Creating ***********_db_1 ... done
Creating ****************************_app_1 ...
panic: Unexpected exit status:
Command: docker-compose -f docker-compose-dtest.yml -f docker-compose-dtest.yml.dojo -p dojo-********* ps
Exit status: 1
StdOut: <empty string>
StdErr: No such container: ded74698ff6c7539c16d506ac0d05a8ccc1884e8da4a3030f50c8b68d2de63a2
goroutine 20 [running]:
main.DockerComposeDriver.getDCContainersNames(0x535e80, 0xc00006e0c0, 0x5367e0, 0xc000062300, 0xc000062300, 0xc0000601e0, 0x510825, 0x3, 0x7ffd4fef2a4a, 0xe, ...)
/dojo/work/src/dojo/docker_compose_driver.go:601 +0x7f3
main.DockerComposeDriver.waitForContainersToBeRunning(0x535e80, 0xc00006e0c0, 0x5367e0, 0xc000062300, 0xc000062300, 0xc0000601e0, 0x510825, 0x3, 0x7ffd4fef2a4a, 0xe, ...)

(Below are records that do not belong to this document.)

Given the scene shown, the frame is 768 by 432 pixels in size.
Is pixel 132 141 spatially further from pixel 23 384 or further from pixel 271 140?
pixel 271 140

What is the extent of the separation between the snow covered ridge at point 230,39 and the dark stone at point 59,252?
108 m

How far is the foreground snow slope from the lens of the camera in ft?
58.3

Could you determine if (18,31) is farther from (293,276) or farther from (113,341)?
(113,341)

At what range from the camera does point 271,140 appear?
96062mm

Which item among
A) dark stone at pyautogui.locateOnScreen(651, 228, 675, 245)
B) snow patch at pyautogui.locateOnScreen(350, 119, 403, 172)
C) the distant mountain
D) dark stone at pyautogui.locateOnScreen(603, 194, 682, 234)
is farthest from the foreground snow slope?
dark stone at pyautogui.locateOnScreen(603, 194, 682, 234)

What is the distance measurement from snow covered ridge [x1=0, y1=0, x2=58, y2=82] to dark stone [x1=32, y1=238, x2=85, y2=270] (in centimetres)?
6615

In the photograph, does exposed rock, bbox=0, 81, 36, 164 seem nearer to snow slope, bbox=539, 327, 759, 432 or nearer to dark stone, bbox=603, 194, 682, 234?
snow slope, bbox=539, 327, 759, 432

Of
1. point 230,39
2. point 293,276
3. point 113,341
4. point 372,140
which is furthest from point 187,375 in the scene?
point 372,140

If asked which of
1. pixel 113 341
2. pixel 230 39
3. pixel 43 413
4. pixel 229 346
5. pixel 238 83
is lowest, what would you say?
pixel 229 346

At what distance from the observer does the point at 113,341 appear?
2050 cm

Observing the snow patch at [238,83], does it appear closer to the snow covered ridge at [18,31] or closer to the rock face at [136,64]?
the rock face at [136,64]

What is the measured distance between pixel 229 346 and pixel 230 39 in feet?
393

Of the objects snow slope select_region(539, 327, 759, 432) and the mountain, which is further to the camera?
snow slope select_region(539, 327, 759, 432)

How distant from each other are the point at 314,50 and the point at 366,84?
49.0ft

/dojo/work/src/dojo/docker_compose_driver.go:237 +0x170
main.DockerComposeDriver.watchContainers(0x535e80, 0xc00006e0c0, 0x5367e0, 0xc000062300, 0xc000062300, 0xc0000601e0, 0x510825, 0x3, 0x7ffd4fef2a4a, 0xe, ...)

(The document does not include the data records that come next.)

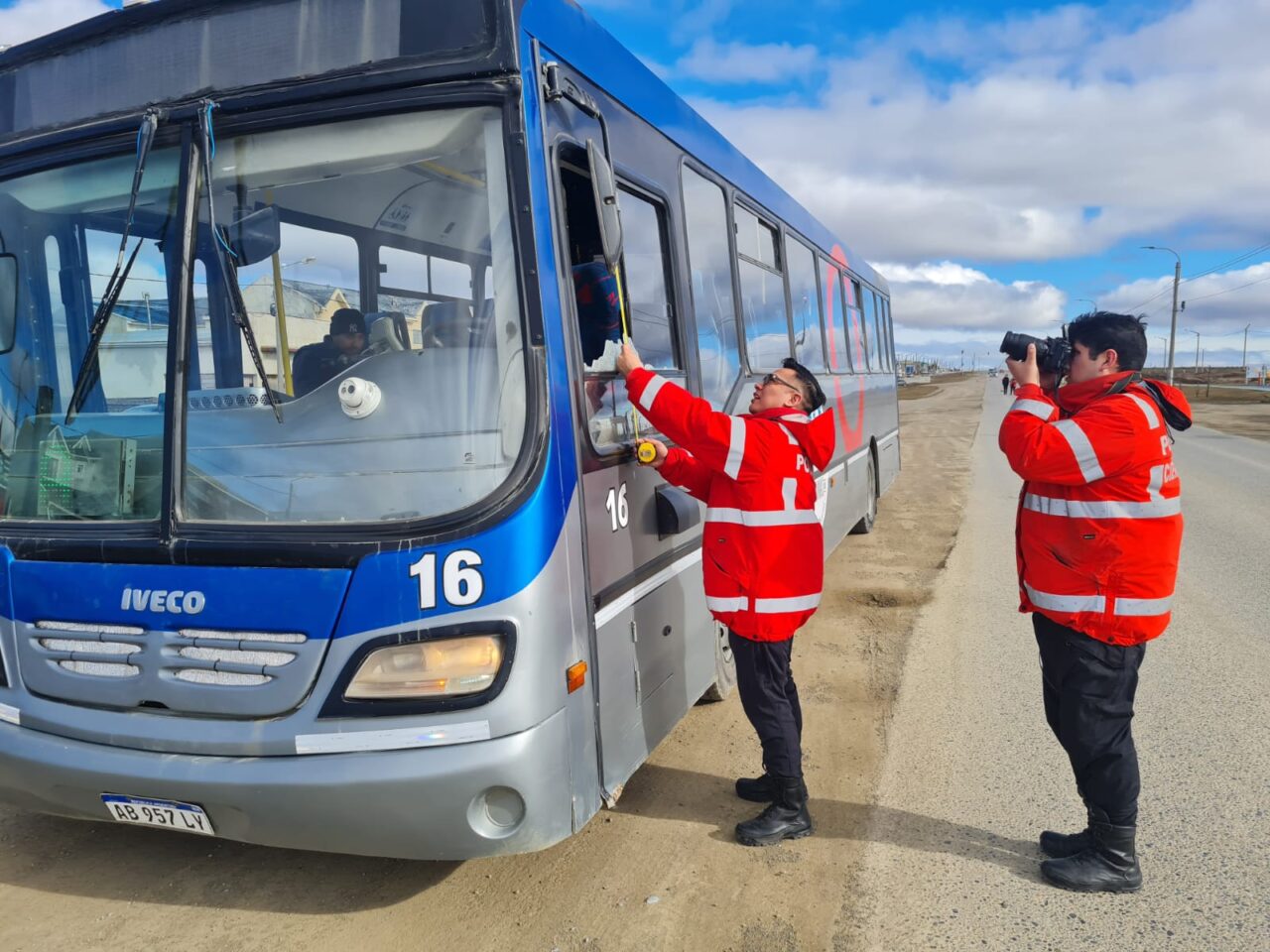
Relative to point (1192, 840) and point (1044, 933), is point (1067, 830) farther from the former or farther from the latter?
point (1044, 933)

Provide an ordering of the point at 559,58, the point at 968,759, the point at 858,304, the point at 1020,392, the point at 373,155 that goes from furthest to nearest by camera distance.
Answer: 1. the point at 858,304
2. the point at 968,759
3. the point at 1020,392
4. the point at 559,58
5. the point at 373,155

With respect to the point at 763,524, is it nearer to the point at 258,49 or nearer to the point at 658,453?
the point at 658,453

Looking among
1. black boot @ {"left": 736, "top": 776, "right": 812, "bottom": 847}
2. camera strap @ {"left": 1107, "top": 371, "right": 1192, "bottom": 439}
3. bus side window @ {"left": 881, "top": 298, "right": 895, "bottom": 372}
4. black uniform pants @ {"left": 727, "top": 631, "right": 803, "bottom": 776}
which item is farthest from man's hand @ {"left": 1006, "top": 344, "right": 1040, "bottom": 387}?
bus side window @ {"left": 881, "top": 298, "right": 895, "bottom": 372}

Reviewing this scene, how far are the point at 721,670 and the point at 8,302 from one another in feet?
11.2

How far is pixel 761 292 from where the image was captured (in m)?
5.41

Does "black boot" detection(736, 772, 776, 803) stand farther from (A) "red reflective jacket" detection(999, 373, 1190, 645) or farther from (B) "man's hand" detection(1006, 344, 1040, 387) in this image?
(B) "man's hand" detection(1006, 344, 1040, 387)

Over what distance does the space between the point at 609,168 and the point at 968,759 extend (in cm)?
304

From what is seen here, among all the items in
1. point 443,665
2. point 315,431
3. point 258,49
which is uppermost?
point 258,49

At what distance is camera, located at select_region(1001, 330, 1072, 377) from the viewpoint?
319 centimetres

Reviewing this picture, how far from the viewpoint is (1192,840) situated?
11.2 ft

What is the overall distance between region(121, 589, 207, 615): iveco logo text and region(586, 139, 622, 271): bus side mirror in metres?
1.57

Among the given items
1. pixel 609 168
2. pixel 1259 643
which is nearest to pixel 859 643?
pixel 1259 643

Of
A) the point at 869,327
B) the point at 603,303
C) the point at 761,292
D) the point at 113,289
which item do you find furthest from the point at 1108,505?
the point at 869,327

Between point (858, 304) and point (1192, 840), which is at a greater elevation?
point (858, 304)
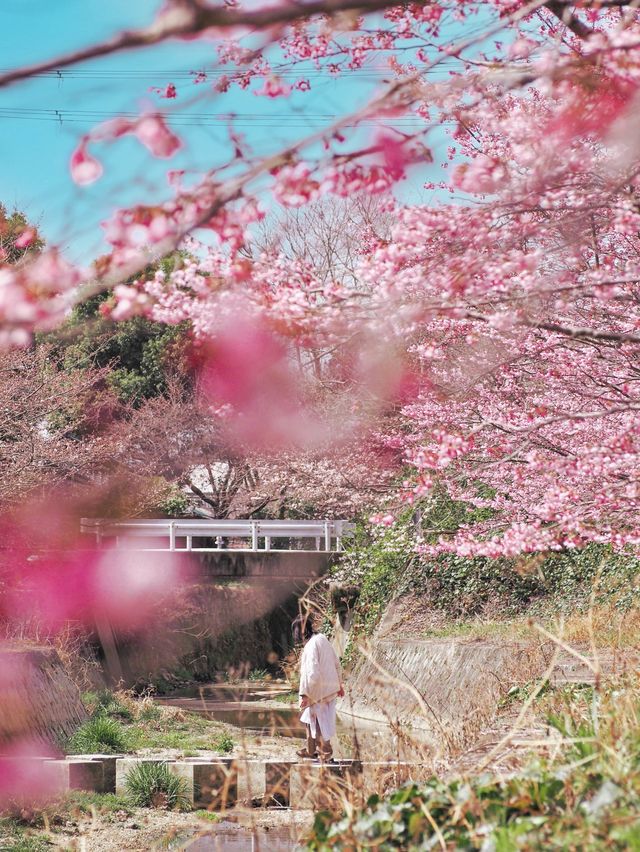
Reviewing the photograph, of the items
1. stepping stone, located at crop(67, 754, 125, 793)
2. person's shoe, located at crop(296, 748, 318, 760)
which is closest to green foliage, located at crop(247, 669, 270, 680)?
person's shoe, located at crop(296, 748, 318, 760)

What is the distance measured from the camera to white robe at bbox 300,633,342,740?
8.73 metres

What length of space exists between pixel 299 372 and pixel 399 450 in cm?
298

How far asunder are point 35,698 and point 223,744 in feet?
7.79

/dojo/work/src/dojo/docker_compose_driver.go:270 +0x1d6
created by main.DockerComposeDriver.HandleRun
/dojo/work/src/dojo/docker_compose_driver.go:390 +0x5ec
Creating ****************************_app_1 ... done
Workaround released in Dojo 0.10.3, however I couldn't reproduce this error.
Reproduced on CircleCI here: https://app.circleci.com/pipelines/github/kudulab/dojo/51/workflows/43161f70-6d0f-40c0-9a63-59e17e21b965/jobs/175 using commit 5a344fe
Log messages:
DEBUG: (main.DockerComposeDriver.HandleRun) Exit status from run command: 0\n
2024/02/04 07:20:12 [ 5] DEBUG: (main.DockerComposeDriver.HandleRun) Collecting information from non default containers\n
2024/02/04 07:20:12 [ 8] ERROR: (main.DockerComposeDriver.getDCContainersNames) \x1b[31mUnexpected exit status:\n
Command: docker-compose -f ./test/test-files/itest-dc.yaml -f ./test/test-files/itest-dc.yaml.dojo -p testdojorunid ps --format json --all\n
Exit status: 1\n
StdOut: <empty string>\n
StdErr: Error response from daemon: No such container: 731492b22407b5d22db460ac5daee3a2e46e24286dfd4f6916b09457018eb66b\n
\x1b[0m\n
2024/02/04 07:20:12 [ 8] DEBUG: (main.DockerComposeDriver.waitForContainersToBeRunning) Containers not yet created: testdojorunid\n
2024/02/04 07:20:12 [ 5] DEBUG: (main.DockerComposeDriver.stop) Stopping containers\n
2024/02/04 07:20:12 [ 5] INFO: (main.DockerComposeDriver.stop) Stopping containers with command: \n
docker-compose -f ./test/test-files/itest-dc.yaml -f ./test/test-files/itest-dc.yaml.dojo -p testdojorunid stop\n
Container testdojorunid-abc-1 Stopping\n
Container testdojorunid-abc-1 Stopped\n
2024/02/04 07:20:12 [ 5] DEBUG: (main.DockerComposeDriver.stop) Exit status from stop command: 0
This is not fixed in Dojo 0.12.0. It happens rarely, and the workaround implemented in Dojo 0.10.3 is still in place. The workaround was that we don't panic
but rather print out a log message instead. However, this leads to flaky tests.